Part Two
It seems this teacher sharing concept is a win/win for both schools. Public schools get to increase enrollment numbers, thus increasing per-pupil funding. The parochial school fills a non-core position without paying one dime. In this economy saving money matters.
One concern I have with the program has nothing to do with its immediate impact. Let's look past the curb, around the bend, down the road. Will parochial schools that use shared-teachers ever give them up voluntarily? Will parochial schools that haven't paid salary and benefits, suddenly start paying? Hmmm, I may not be a finance major but I have been to enough voters meetings to know the answer to that question.
Here's where my concern surfaces. What happens to the Concordia University Ann Arbor graduate who is majoring in physical education or art or computers? Those jobs are slowly diminishing because of this shared-teacher conundrum. So after four, but most likely five, years of attending a Concordia, graduates discover their jobs have been parcelled out to public school teachers?
The effects continue. How long will it be before Concordia computer teachers, art teachers and physical education teachers look to the future and find their future fuzzy?

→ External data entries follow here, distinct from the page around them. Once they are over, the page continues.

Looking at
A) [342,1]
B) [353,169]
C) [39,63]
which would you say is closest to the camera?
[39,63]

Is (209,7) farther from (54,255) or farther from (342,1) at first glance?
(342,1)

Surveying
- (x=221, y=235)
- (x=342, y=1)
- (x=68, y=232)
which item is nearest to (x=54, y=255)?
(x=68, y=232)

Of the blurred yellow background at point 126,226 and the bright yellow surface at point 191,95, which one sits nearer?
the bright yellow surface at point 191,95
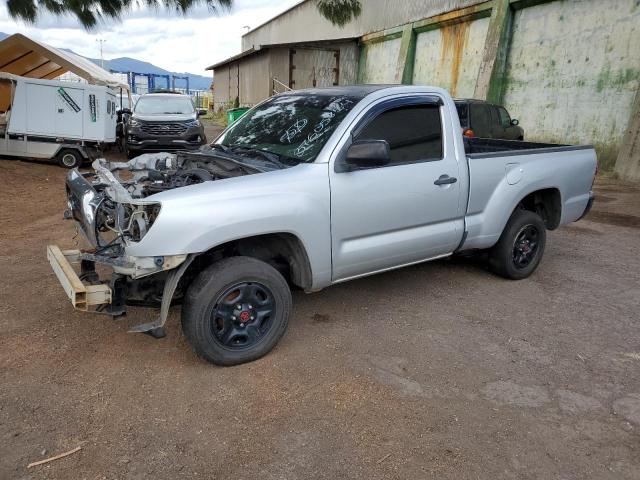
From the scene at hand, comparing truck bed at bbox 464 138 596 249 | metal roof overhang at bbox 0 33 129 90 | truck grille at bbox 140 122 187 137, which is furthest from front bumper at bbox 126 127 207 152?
truck bed at bbox 464 138 596 249

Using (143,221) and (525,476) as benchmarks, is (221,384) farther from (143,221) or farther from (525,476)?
(525,476)

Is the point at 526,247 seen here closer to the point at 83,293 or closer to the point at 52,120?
the point at 83,293

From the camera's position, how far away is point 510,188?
480 cm

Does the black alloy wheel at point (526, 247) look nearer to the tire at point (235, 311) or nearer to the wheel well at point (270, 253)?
the wheel well at point (270, 253)

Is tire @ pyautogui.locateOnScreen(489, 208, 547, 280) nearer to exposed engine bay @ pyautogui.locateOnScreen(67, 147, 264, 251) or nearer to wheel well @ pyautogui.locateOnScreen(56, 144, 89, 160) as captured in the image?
exposed engine bay @ pyautogui.locateOnScreen(67, 147, 264, 251)

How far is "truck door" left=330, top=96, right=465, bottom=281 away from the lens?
3.71m

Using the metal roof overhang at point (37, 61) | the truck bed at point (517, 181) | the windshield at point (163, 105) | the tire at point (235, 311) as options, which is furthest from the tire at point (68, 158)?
the tire at point (235, 311)

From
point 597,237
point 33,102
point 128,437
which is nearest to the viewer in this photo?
point 128,437

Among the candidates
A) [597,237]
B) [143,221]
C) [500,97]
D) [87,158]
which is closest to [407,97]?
[143,221]

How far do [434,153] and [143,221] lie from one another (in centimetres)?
242

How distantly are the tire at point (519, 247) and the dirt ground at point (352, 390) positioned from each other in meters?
0.25

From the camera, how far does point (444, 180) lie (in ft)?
13.9

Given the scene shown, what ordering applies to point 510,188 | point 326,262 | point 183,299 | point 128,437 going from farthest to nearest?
point 510,188 → point 326,262 → point 183,299 → point 128,437

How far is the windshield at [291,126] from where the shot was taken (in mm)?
3846
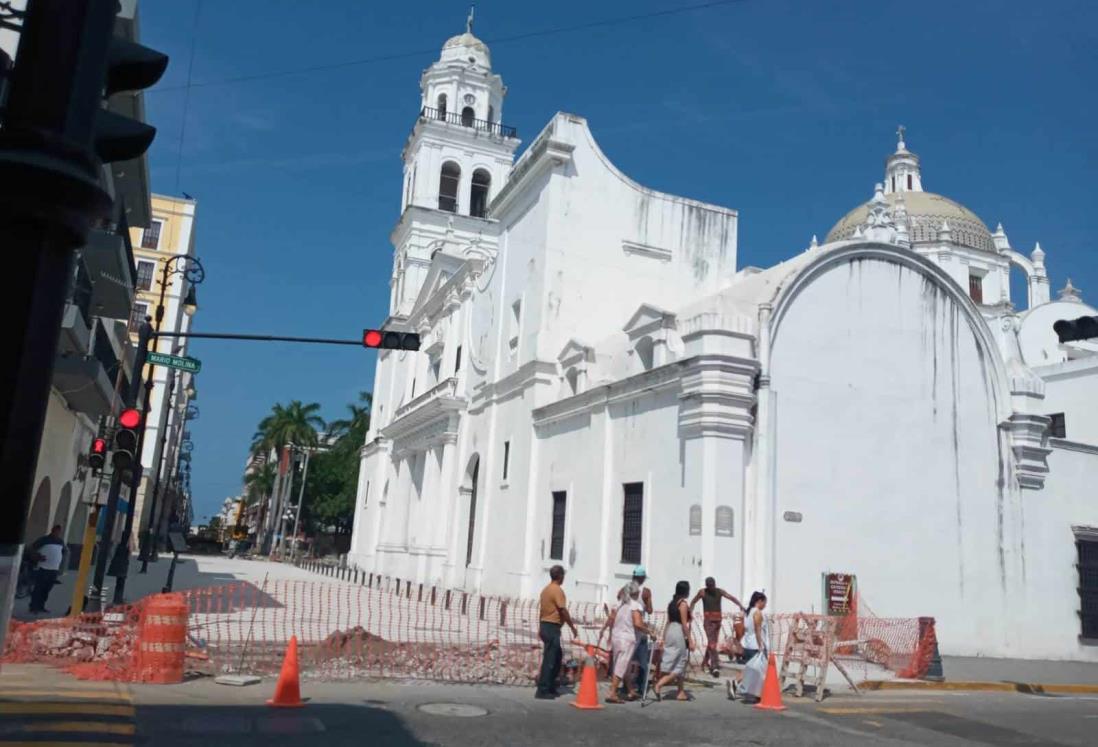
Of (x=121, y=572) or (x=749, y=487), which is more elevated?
(x=749, y=487)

If Lutheran grade schools and high school, that support the Concordia University System, don't support its graduates with jobs, why would those students continue attending the Concordias?
Yes, that's a rhetorical question.
More concerns surface in the next chapter...edition...post.
1 comment:
I thought of another objection, though it isn't exactly with the program.
Music is not a "non-core" subject. It's part of the core for Lutherans, just like Religion is part of the core. So you can't contract/share out your music teacher. Obviously nearly everyone does that already... that's bad for the "Lutheran" side of our schools.